McLawhorn and Rodeiro both majored in biochemistry at the University of Florida, where they met. Each at one point had plans to become a medical doctor. She was born in Cuba and grew up in Canada and Florida. After college, he bicycled across the country as an advocate for Bike & Build, a nonprofit whose cause is affordable housing. When he came off the road, he reclaimed an old job at a pet food and supplies store in Gainesville. He embarked on his current path upon landing a job with a Tallahassee video production company. There, he met Barber.

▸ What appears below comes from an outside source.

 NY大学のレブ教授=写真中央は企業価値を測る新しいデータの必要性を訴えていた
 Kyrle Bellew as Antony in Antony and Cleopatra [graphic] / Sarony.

All agree that there has been no single cause of the collapse of the Apalachicola Bay oyster reefs.

Oysters on concrete

Oysters on concrete. Photo courtesy of Level Up Digital Media

Before launching the Unfiltered project, Barber believed that the collapse resulted from the diminished flow of freshwater from the Apalachicola-Chattahoochee-Flint rivers system to the bay. She would find out later that oysters can tolerate increased salinity levels. The problem is that amped up salinity also invites predators such as the oyster drill. Septic system runoff and the channelization of rivers have played roles. And, in 2010, when the state believed the bay was going to be fouled by oil and dispersant from the Deepwater Horizon blowout, it allowed an unlimited oyster harvest.

“One of the themes in the documentary is that if you leave things alone, nature will take care of itself,” McLawhorn said. “To me that implies that there is a certain inertia in nature. Things are the way they are and developed the way they did because the rivers want to flow to the sea. We humans have expended significant effort and capital to fight against natural processes, but nature seems to come out on top time after time.”

“It’s not all gloom and doom,” Barber added. “I believe that Florida could become a global leader for restoration and become the model for how to do it. It’s just going to take political will.”


Chucha Barber

Chucha Barber

Photo by Dave Barfield

As an employee of a science museum in Miami, Chucha Barber was inspired 30 years ago by a dinosaur display to produce her first documentary film.

In years since, she has developed numerous Emmy-award winning television programs and educational videos. She has been the executive producer of more than 25 documentaries produced in partnership with stations affiliated with networks including NBC, CBS, ABC, Univision and Telemundo. She has earned awards including “Marketer of the Year” from the American Marketing Association, “Innovator of the Year” from the Florida Museums Association and a regional “Tommy” award for promoting tourism as economic development.

Her community involvements have included service as commissioner for Volunteer Florida, chair of the Volunteer Florida Foundation, chair of the Community Cultural Plan Advisory Board, and co-chair of the 2017 Heart Ball for the National Heart Association.


Oysters on the Big Screen

Troubled Waters 7

Photo courtesy of Level Up Digital Media

Unfiltered: The Truth About Oysters was screened at the Sarasota Film Festival in March and will be included in the Fort Lauderdale International Film Festival in November. An application has been made for acceptance by the Redfish Film Festival, which will take place in Panama City in spring 2024.

In addition, the film will be shown at the Tallahassee Film Festival, slated for Sept. 2–3 at venues in the city’s Gaines Street and Railroad Square district.

“I am honored to spotlight this captivating film on an important topic that unfortunately lies just below the surface for most people, but has overarching environmental and economic impacts,” said Chris Faupel, the creative director for the Tallahassee Film Festival. “Chucha Barber and her team have created a masterful and expertly sourced documentary about the work being done and the work still ahead to restore and protect precious Florida habitat.”


The Big Oyster: History on the Half Shell

Photo courtesy of Amazon.com

Mark Kurlansky’s The Big Oyster: History on the Half Shell traces the rise of New York City and the parallel ascendancy of the lowly oyster, beginning with the discovery of middens by 17th century Dutch settlers.